Lonestar’s “Amazed” is one song I will never hear the same again, or will be able to listen to at all for that matter. It’s one song that has deep emotional meaning and imagery to it. It used to be one of my favorite songs until that one night on the cafeteria dance floor. The song started playing as soon as I started dancing with a girl at one of my final high school dances. It was a rather uncomfortable moment and one I have to say I would like to forget. I could clearly tell she, who was named Tessa, was rather uncomfortable and wanted to get away from me. I wasn’t looking at her face but had my head resting on her shoulder. I could see her look of disgust and wanting to get this over as soon as possible. It didn’t help that I was sweaty and maybe salivating on her shoulder (let’s hope not). When the song mercifully ended, she quickly ran away out of the cafeteria dance floor, looking back at me blankly and leaving me standing there looking confused and kind of let down and foolish. Before she took off I quietly said “That was kind of nice”. But then my ignorance quickly slapped me in the face. I asked her across the floor if she would like to dance with me; she quickly said yes. I thought it was going to be fun and not at all creepy and awkward. I was wrong.

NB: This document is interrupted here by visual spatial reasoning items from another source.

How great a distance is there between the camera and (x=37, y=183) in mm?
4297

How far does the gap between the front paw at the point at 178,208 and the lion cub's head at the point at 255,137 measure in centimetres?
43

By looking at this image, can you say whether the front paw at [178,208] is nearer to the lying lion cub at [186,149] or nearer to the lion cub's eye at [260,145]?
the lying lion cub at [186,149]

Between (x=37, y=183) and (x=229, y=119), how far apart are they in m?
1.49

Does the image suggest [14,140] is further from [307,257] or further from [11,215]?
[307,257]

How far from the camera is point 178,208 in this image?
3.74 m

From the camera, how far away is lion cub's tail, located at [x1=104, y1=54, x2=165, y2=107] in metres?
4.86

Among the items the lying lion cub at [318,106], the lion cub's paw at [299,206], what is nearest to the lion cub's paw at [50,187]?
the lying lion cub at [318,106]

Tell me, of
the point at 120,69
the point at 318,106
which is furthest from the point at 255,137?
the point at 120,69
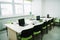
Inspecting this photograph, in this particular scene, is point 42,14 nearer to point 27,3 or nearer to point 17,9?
point 27,3

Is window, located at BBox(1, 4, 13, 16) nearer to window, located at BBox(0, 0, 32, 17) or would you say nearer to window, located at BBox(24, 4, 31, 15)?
window, located at BBox(0, 0, 32, 17)

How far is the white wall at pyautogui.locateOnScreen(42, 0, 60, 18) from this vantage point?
18.6 ft

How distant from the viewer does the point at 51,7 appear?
5.95 metres

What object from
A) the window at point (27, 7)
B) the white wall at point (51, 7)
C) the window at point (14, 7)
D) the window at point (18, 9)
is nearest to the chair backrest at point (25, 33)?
the window at point (14, 7)

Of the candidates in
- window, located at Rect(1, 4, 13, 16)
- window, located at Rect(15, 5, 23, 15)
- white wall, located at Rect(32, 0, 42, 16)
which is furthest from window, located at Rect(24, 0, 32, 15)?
window, located at Rect(1, 4, 13, 16)

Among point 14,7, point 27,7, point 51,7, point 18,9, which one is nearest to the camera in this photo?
point 14,7

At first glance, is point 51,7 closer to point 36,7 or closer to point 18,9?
point 36,7

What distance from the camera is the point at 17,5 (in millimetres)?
5492

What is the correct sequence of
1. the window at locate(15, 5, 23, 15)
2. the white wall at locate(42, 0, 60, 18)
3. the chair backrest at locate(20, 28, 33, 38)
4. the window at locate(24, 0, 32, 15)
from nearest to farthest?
the chair backrest at locate(20, 28, 33, 38)
the window at locate(15, 5, 23, 15)
the white wall at locate(42, 0, 60, 18)
the window at locate(24, 0, 32, 15)

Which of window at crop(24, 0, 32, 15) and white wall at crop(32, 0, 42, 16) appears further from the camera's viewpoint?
white wall at crop(32, 0, 42, 16)

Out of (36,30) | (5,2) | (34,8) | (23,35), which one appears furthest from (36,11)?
(23,35)

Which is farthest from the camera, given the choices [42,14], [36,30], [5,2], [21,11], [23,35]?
[42,14]

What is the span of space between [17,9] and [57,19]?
3162 millimetres

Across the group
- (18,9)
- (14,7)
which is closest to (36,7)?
(18,9)
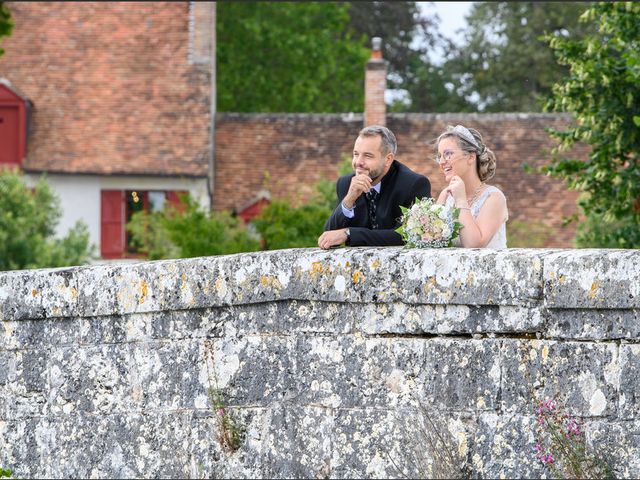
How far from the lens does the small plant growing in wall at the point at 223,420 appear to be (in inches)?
264

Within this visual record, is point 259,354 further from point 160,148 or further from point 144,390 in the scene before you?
point 160,148

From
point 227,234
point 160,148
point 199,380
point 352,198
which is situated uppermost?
point 160,148

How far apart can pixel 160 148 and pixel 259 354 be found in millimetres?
26390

Clearly “Amazed” was a wrong choice of song to dance with someone I had barely talked to my whole life and was more in the distant friendzone than anything romantic. I accidentally knocked her off her desk once in fourth grade during a game of silent ball, though I didn’t know I did it until another girl laughed out loud in amusement, everyone else joining in. She was okay and found it rather hilarious herself.
The next day as I was walking to my locker on the right, I saw Tessa near hers on the left talking with a friend. She looked at me with just a peculiar stare and I was too embarrassed to look at her and just promptly proceeded to my locker to get ready for that day. That was the last I saw of her until at an open house party of a Tyler I attended. I saw her and again was still embarrassed to do or say anything except quickly look down and move ahead as I was leaving.
So this song really provokes an embarrassing and quite awkward moment in my life. It’s too painful to listen to now because it’s got an added personal meaning and isn’t so innocent to me anymore. Of course, I might just be overthinking this – I mean, come on, it was just a silly high school dance. The song came on at an inopportune moment. It was the kind of song that was probably more fitting for two who were already in love, not two that were merely acquaintances from elementary school and really had nothing in common.
The last time I heard it was in my mom’s car. I tried to drown it out by covering my ears. I commented on how I hate this song because it’s sickening, my mom tsking in disbelief, when in reality it always brings up that uncomfortable dance moment with Tess. Maybe I’ll get over that feeling eventually. I think I might have started to break the ice on Facebook with this girl by responding to a post she wrote about her dad dying and she seemed to like that. Maybe we could just be friends and not go any further than that in fear of things feeling uncomfortable. Oh, who am I kidding, that was five years ago. She’s likely forgotten the whole thing by now. Unless she thinks the same thing whenever this song comes on the radio and cringes at the thought of that awkward dance. It’s a great love song but I believe it may be just a little too deep for the lightest and most casual of encounters.
In response to The Daily Post’s writing prompt: “Always Something There to Remind Me.”